___ TASK DATA ___

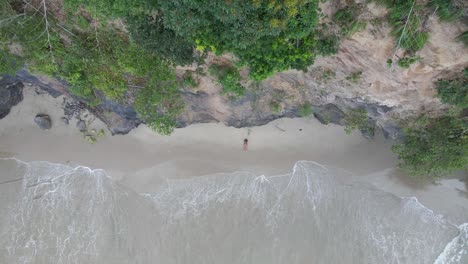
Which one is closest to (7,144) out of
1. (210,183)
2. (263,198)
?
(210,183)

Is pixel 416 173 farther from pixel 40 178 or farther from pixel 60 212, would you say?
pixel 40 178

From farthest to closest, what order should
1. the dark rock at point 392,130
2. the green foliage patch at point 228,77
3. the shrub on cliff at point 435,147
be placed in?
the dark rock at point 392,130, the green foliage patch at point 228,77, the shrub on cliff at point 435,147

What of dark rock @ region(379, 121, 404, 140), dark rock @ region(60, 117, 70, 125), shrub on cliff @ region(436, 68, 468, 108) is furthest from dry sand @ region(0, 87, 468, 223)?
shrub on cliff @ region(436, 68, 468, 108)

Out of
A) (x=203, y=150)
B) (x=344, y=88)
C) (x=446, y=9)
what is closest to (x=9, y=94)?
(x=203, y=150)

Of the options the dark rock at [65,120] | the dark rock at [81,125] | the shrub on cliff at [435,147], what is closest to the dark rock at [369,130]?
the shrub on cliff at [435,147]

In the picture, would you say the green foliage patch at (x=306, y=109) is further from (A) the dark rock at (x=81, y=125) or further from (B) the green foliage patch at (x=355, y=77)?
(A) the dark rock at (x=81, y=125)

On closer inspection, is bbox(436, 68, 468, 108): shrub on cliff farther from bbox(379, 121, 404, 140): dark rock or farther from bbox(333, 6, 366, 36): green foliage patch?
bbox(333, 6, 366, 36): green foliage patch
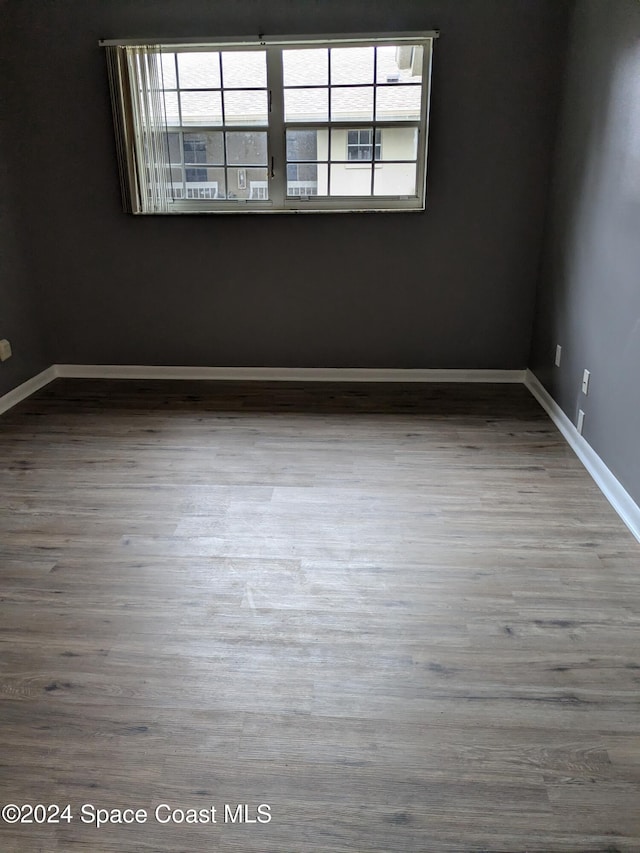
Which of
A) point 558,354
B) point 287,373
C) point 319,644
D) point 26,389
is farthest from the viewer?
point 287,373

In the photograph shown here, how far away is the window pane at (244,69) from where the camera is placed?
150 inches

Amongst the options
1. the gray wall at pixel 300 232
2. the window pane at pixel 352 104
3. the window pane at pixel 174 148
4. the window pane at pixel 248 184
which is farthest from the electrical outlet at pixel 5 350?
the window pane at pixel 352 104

___
___ TASK DATA ___

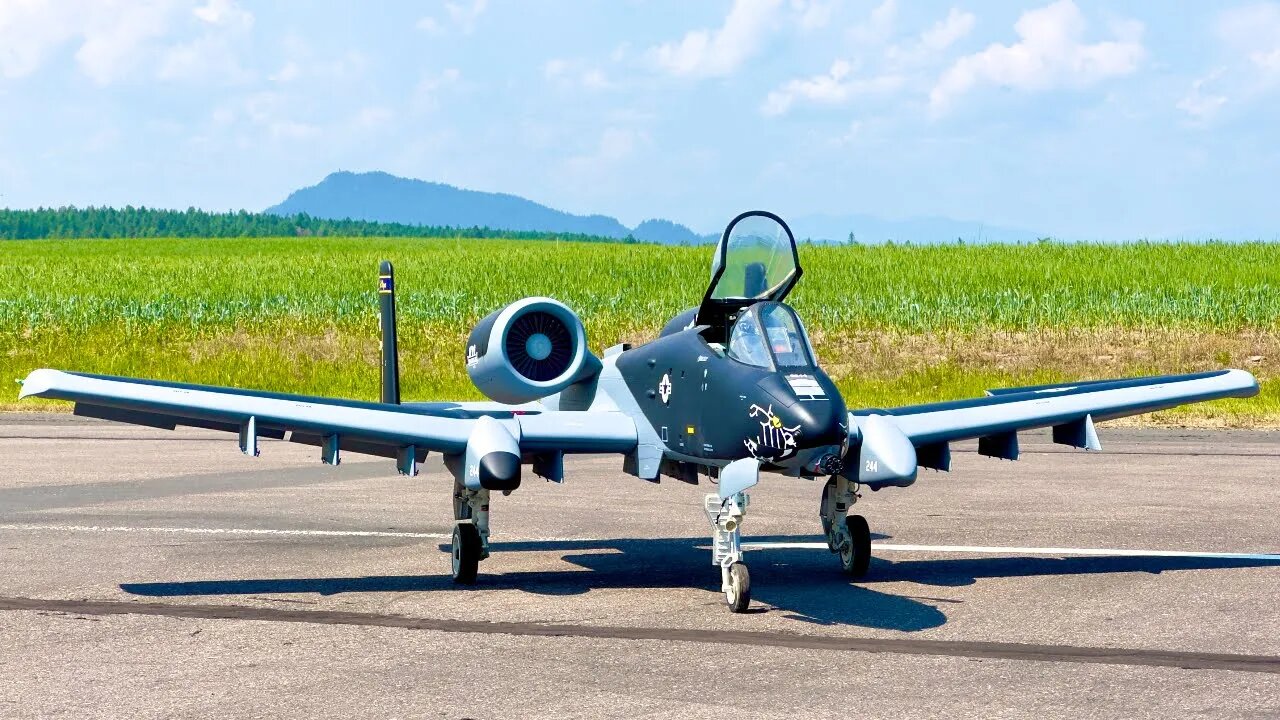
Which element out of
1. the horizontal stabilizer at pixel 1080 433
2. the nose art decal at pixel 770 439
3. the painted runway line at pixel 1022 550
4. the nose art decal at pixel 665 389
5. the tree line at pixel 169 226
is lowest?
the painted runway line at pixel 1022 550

___
___ TASK DATA ___

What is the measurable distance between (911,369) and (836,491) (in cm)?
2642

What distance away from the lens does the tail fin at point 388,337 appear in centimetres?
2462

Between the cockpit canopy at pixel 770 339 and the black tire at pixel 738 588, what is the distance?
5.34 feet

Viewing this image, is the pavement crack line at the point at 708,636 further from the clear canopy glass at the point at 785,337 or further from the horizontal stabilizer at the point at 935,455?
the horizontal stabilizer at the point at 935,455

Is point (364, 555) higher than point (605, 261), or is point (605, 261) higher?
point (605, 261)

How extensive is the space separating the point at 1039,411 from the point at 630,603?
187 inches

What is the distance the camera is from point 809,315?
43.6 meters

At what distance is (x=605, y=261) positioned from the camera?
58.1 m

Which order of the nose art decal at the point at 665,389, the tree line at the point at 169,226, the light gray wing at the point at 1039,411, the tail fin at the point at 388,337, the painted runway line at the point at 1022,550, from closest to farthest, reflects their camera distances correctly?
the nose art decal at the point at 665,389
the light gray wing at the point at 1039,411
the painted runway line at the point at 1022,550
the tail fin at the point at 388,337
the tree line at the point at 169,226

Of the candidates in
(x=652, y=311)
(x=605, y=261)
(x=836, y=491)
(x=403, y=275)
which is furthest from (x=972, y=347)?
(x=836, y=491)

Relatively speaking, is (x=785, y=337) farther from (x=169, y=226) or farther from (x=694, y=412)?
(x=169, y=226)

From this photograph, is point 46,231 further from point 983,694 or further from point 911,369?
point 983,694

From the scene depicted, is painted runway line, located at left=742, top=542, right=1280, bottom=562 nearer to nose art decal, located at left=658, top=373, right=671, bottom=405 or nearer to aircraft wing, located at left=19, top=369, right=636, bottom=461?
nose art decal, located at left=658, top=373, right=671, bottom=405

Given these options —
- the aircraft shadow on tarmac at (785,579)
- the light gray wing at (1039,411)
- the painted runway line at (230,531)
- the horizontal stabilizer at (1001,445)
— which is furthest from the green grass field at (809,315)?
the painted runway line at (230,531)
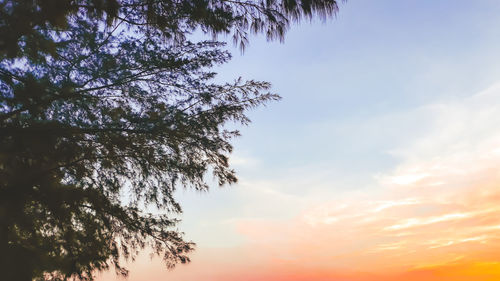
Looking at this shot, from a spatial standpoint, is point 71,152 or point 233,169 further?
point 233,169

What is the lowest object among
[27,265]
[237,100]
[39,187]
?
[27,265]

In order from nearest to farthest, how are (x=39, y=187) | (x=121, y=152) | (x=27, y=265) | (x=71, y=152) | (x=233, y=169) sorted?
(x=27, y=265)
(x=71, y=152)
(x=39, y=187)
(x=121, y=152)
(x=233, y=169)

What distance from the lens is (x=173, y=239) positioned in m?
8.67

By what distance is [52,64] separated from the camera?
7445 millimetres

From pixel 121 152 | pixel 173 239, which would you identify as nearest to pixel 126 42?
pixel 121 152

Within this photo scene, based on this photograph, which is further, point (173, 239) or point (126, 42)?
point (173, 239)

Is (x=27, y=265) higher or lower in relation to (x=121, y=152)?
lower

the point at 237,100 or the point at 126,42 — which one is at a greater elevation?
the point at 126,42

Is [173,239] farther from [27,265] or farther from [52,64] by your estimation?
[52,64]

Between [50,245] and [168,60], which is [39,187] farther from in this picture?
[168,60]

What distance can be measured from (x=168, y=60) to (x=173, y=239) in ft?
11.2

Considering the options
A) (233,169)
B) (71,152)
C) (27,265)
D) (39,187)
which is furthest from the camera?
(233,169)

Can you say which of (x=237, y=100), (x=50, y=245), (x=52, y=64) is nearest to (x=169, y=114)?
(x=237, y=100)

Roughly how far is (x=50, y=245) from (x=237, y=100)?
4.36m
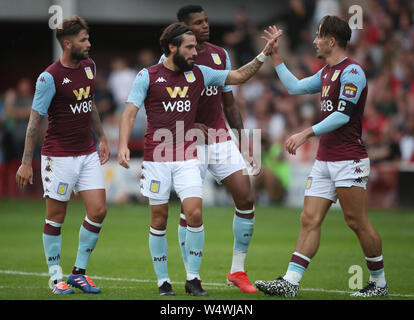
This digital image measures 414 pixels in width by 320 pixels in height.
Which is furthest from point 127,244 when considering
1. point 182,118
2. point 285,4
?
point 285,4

___

● OBJECTIVE
Arrange the records from the line containing "Which one is closest to (7,144) out of" through the line containing "the dark rock at point 392,130, the" as a JSON list of strings, one string per line, leaving out blank lines.

● COMPLETED TASK
[
  "Which one is closest to (7,144) out of",
  "1. (210,183)",
  "2. (263,198)",
  "?",
  "(210,183)",
  "Is pixel 416 173 farther from pixel 40 178 or farther from pixel 60 212, would you say?",
  "pixel 40 178",
  "From farthest to closest, what order should",
  "1. the dark rock at point 392,130",
  "2. the green foliage patch at point 228,77",
  "3. the shrub on cliff at point 435,147",
  "be placed in?",
  "the dark rock at point 392,130, the green foliage patch at point 228,77, the shrub on cliff at point 435,147"
]